ありえないはずなのに、真っ直ぐ私を射ぬいているかのように見えた。淡い色の二つの瞳。思わず左手で胸を押さえる。
聖女さまが白い衣に包まれた手を高く掲げて、こちらに向かって大きく振った。思いもよらなかった下働きたちは、皆頬を紅潮させて手を振りかえす。口々に聖女さまと叫んでいる。
その中で私は一歩下がった。リコは相変わらず大きく手を振っている。

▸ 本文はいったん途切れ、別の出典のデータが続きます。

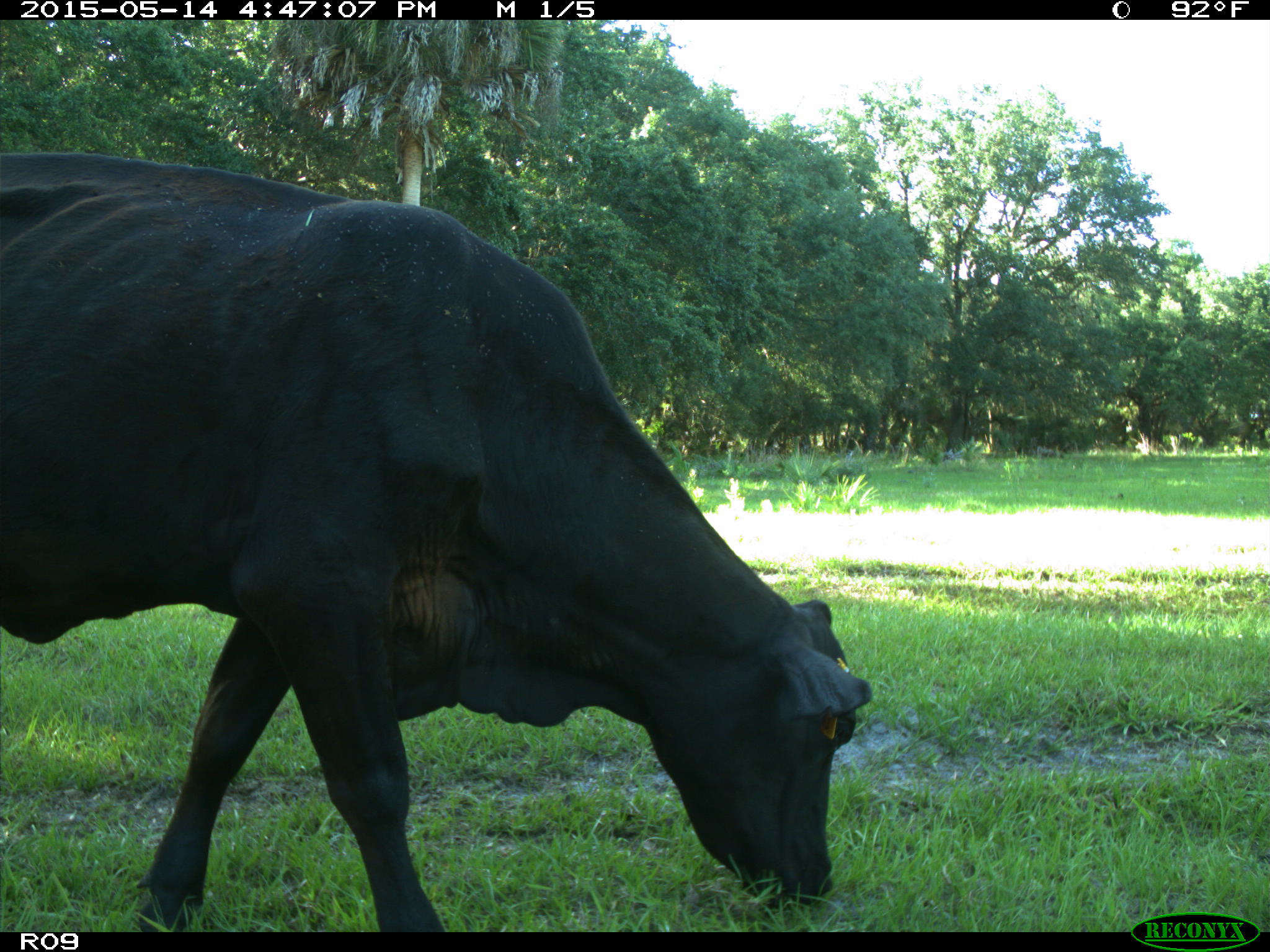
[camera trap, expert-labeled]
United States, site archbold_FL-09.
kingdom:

私は自分の中に嫉妬の気持ちが宿っていることに気が付いてしまったのだ。私自身が目を逸らしたかった感情に。
あの聖女さまは私のような苦労をしていないはずだ。綺麗な衣を着て、皆に求められてあそこにいる。それに引き換えて私は、自分が生きるためならば何でもする覚悟でここまでやってきた。エリエさんのことが頭を過る。

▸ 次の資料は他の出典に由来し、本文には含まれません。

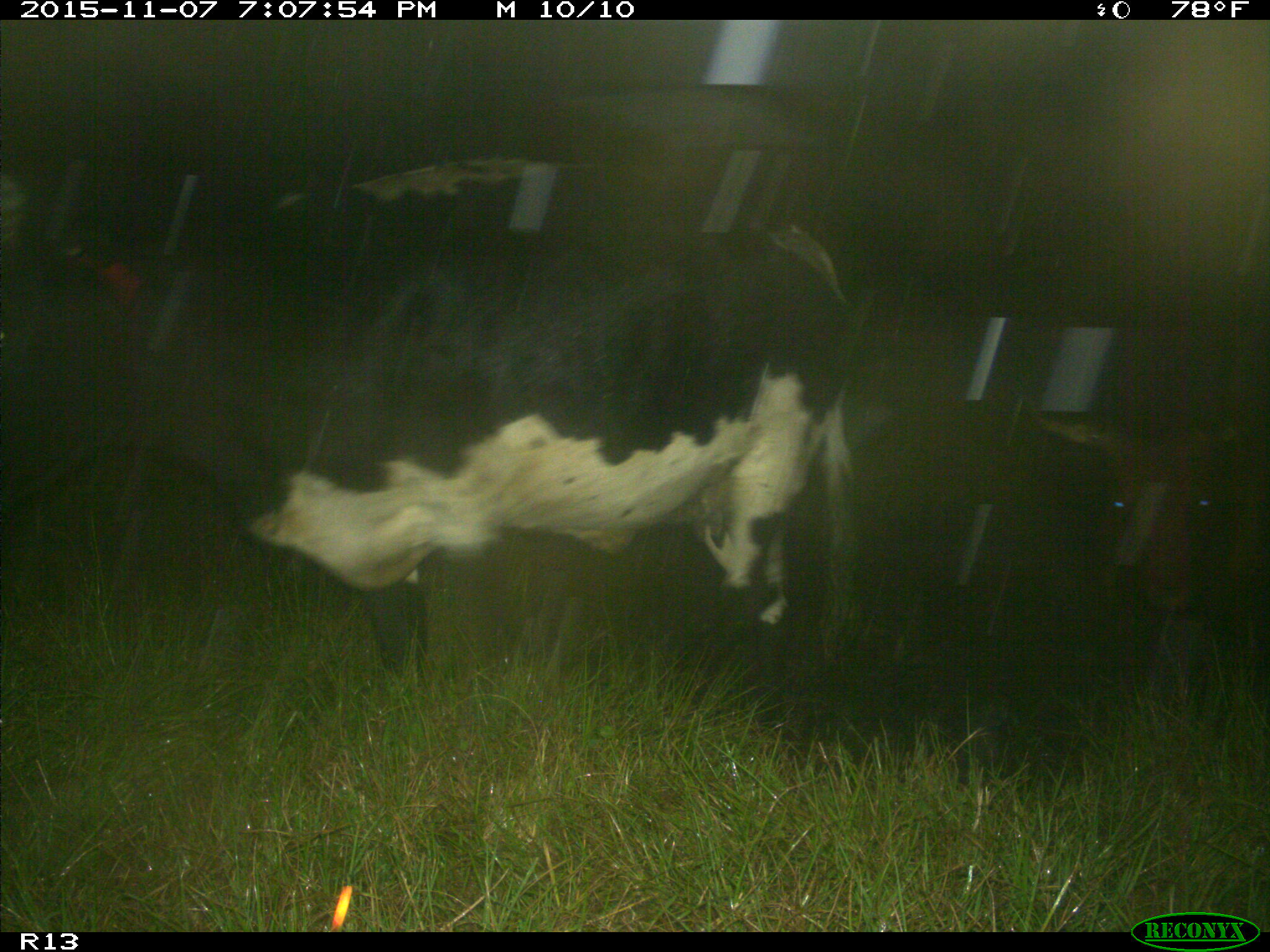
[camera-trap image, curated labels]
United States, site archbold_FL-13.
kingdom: Animalia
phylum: Chordata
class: Mammalia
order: Artiodactyla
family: Bovidae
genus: Bos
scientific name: Bos taurus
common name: domestic cow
Bos taurus (domestic cow).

あの人はなんと恵まれているのだろう。神様に祝福されているのが聖女さまだとするのならば、私は神さまに呪われているんじゃないかと思う散々っぷりだ。
「アイナ、どうしたの?」
リコが窓から視線を離す。
「あ、ううん。なんでもないよ。聖女さまは?」
「聖女さまはもう行っちゃった。何でもないようには見えないけど……。すごい汗」
その言葉の通りに、窓から人々が離れ始めた。しかし、興奮の名残りはまだあるようで、皆さっきのことを話している。
「ええっと、何でもないってば」
「もしかして、走り過ぎて気持ち悪くなっちゃった?」
「あー、バレた?」
体力ないなアイナは、とリコは笑う。でも、私の手を引いてゆっくり階段を降りようとしていて、嬉しくなった。それと同時に私の中で罪悪感が湧きあがる。
リコはこんなにも優しいのに、私は差別をしている。
リコは学も何もない。豊かな暮らしも知らない。農村でたくさんの兄弟がいて、全員を食わせてはいけないから、リコが王宮まで出稼ぎへと来たのだそうだ。他の人々も同じような境遇の者が多いと言っていた。
私はそんな下働きの者たちとは違う。この世界で聖女さまと最も近い境遇なのは私で、彼女と直接会話を交わしたならここからすぐに出せてもらえるはずだと、そう考えている。傲慢であり、あまりにも愚かだ。
でも、聖女さまと私自身を対等な立場で比べて嫉妬をしているというのは、そういうことだ。そして、聖女さまに対して嫉妬心すらない、この人たちを見下している。
心臓がさっきよりずっと激しい調子で、早鐘を打ち始めた。
私のどうしようもない感情にリコが気付いていたらどうしよう。
聖女さまはこんなことを考えるだろうか。中身も聖女と言うに足るべき人物なのか。少なくとも、私の中身は聖女として相応しくないということは分かった。これでは、悪女と言った方がいい。北宮小春は、こんなにも汚くてちっぽけな人間だったというの。
「ねえ、アイナってば。聞いてる?」
「え、聞いてる聞いてる! 今日の昼食どうしようか?」
「聞いてなかったな」
リコの声が一段と低くなる。
「あはは、ごめん」
リコは学はないけれど、きっと愚かではない。明るくて優しくて、気遣いの出来る子だ。嫌われたくない。
「ごめんね、リコ」
「そこまで怒ってないよ。でも、人の話はちゃんと聞くように!」
「はーい」
リコがくすくすと笑う。
「それでさあ、聖女さまがこちらにもお手を振って下さったんだよ。私感動しちゃった。あんな雲の上の上の上の人が、下働きまで気遣ってくれるなんて、本当にお優しい方」
「上」に特に力を込めて言う。
「確かに、すっごく綺麗な人だった」
「あたし、聖女さまのことを大好きになってしまいそう!」
「もう既に大好きになってます、の間違いではなくて?」
うーん、そうかも、とリコは悩み始めた。
リコのことを好ましく思う感情で、どす黒い思いを塗りつぶしてくれればいいのにと思った。何で私は、こんなにも馬鹿なのだろう。
笛を吹きたくなった。好きなだけ音を響かせて、好きなだけ旋律に乗せて。でも、クラエスと一緒に流された竜笛は、もうどこにもないだろう。
「私はリコのことが大好きだよ」
これは保険だ。私の嫌な感情を押さえつけるための。